= Beginning of Section =
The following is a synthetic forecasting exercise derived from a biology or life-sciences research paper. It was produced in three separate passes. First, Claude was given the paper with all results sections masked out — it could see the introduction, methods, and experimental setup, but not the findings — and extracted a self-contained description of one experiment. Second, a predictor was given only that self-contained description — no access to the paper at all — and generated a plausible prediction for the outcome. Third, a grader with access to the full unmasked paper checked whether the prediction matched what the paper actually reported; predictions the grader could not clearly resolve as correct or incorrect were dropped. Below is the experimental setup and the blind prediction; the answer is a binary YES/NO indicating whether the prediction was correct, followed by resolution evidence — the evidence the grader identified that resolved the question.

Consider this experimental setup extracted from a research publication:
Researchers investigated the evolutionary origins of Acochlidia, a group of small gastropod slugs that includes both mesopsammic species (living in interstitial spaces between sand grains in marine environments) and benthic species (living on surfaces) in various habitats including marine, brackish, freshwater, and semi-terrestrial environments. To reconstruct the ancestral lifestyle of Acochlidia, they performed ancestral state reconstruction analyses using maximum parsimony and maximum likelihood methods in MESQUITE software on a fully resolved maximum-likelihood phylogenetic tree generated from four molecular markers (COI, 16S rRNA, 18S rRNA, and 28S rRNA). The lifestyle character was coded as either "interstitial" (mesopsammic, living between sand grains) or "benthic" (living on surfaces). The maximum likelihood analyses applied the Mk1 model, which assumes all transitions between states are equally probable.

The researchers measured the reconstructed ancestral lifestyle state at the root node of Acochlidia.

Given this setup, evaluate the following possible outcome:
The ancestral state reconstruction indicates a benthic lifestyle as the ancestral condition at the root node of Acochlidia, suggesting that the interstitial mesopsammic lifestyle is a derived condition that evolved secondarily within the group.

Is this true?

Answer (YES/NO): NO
= End of Section =
= Beginning of Section =
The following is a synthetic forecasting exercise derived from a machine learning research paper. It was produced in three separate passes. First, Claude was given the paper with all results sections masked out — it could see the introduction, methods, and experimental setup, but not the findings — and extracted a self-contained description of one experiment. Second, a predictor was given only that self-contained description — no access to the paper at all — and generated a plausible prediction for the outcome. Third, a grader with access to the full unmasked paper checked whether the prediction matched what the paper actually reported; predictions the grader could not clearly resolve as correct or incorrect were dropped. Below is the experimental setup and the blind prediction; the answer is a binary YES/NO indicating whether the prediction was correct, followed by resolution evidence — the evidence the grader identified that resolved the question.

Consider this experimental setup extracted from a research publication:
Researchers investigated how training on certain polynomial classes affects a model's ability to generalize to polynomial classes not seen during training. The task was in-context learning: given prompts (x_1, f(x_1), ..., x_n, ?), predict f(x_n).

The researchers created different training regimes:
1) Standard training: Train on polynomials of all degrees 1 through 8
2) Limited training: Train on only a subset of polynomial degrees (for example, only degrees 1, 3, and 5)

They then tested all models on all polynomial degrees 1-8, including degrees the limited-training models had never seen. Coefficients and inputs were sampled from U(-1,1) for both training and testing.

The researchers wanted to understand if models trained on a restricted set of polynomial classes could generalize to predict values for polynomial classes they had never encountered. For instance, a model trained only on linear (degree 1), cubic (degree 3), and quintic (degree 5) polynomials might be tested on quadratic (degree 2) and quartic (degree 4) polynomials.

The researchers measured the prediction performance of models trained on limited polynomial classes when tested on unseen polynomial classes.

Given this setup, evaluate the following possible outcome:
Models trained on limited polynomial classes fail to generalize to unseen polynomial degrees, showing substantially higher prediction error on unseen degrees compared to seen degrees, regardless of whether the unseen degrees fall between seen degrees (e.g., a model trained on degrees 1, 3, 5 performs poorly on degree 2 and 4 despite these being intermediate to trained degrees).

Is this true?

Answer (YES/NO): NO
= End of Section =
From the entries above, collect every line with the string "polynomials" in it.

1) Standard training: Train on polynomials of all degrees 1 through 8
The researchers wanted to understand if models trained on a restricted set of polynomial classes could generalize to predict values for polynomial classes they had never encountered. For instance, a model trained only on linear (degree 1), cubic (degree 3), and quintic (degree 5) polynomials might be tested on quadratic (degree 2) and quartic (degree 4) polynomials.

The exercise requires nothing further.